Known as neuroarchitecture, this philosophy is based on actual information that speaks to the human condition. Van der Merwe said he posed the question, can we bank certain behaviours in the hospitality space? Are there things that we predictably and repeatedly do?
“We spent a lot of time on it and started observing. We looked at security footage we just spent more time in restaurants looking at what people do. We realised there are things people do 80% of the time and we were able to bank those behaviours. We know where people like to sit, how they like to move, how they like to be served,” he said
He said there are specific seating behaviours most people like in hospitality settings, such as sitting at bench seating along the perimeter of a restaurant or choosing slightly raised seating that allows them to scan the space and feel safer. They also discovered that the length of the stay in a venue is equal to the weight of the chair. If it’s a very light chair people stay for a shorter time, if it is a heavier chair they feel like it’s a better experience and tend to stay longer.

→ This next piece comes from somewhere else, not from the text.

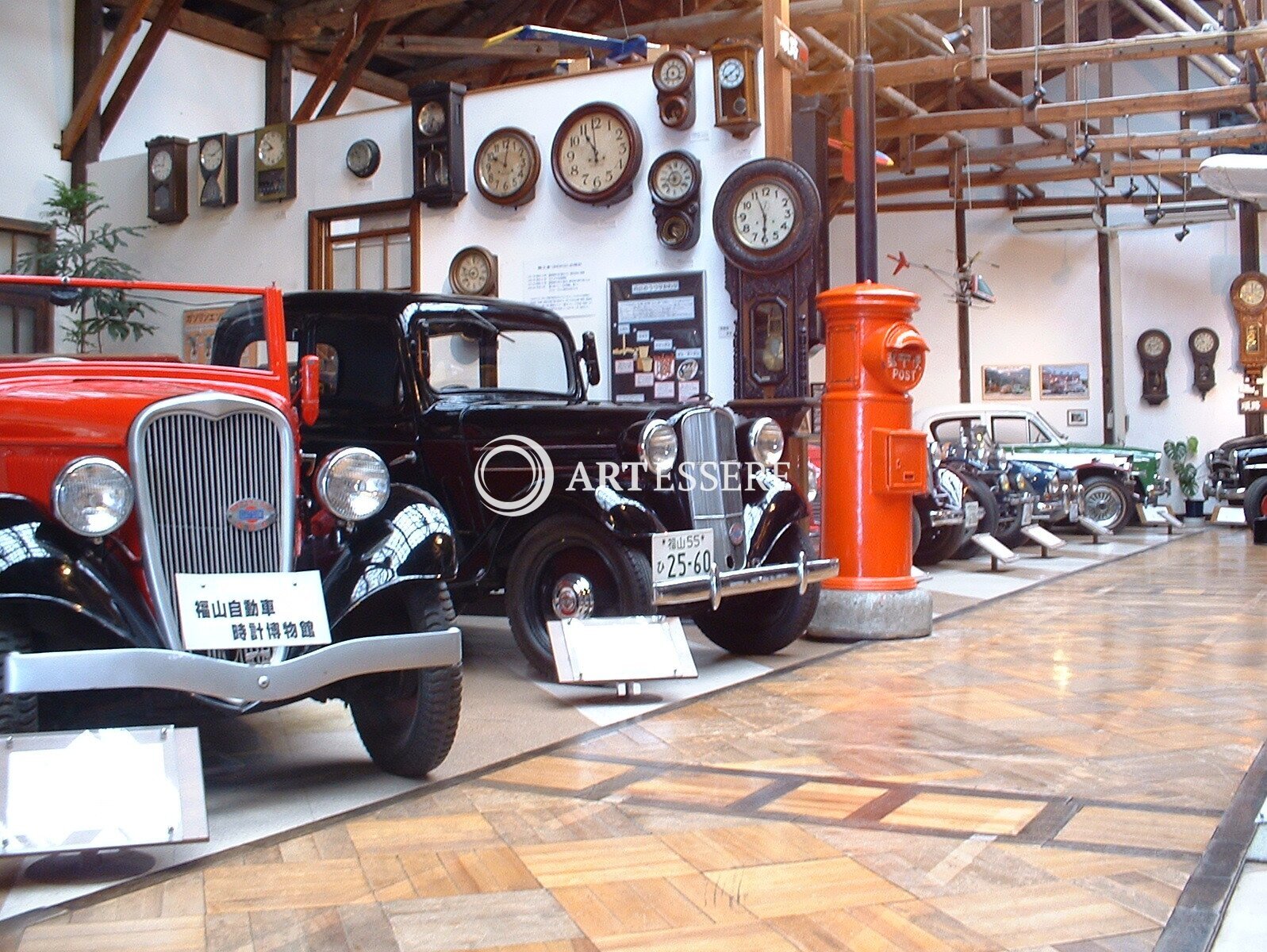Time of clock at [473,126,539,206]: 10:01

When it comes to nailing the right light, acoustics and proportions he said humans prefer lighting that has “almost a sunlight quality to it”, we avoid hollow and echoey spaces and feel most comfortable in a room with 1:1.618 proportions, a ratio found in nature. He said taking inspiration from nature plays an important role in this style of design because 99% of our evolution has been in nature.
“Our connection to nature is much more than our connection to walls and glass and carpet,” he said.
“We are all wired in a very similar way so if you get that right every single time then you make the space the kind of space where you want to linger longer and a space you go back to repeatedly.”
“A building or a space that you create understanding the human condition first can last for 10, 20, 30 years as opposed to a space or place with a short shelf life”.
While van der Merwe and his team can predict many human behaviours in the hospitality space, he admits the science is always evolving.
“Every single restaurant we learn something new and we bank it”.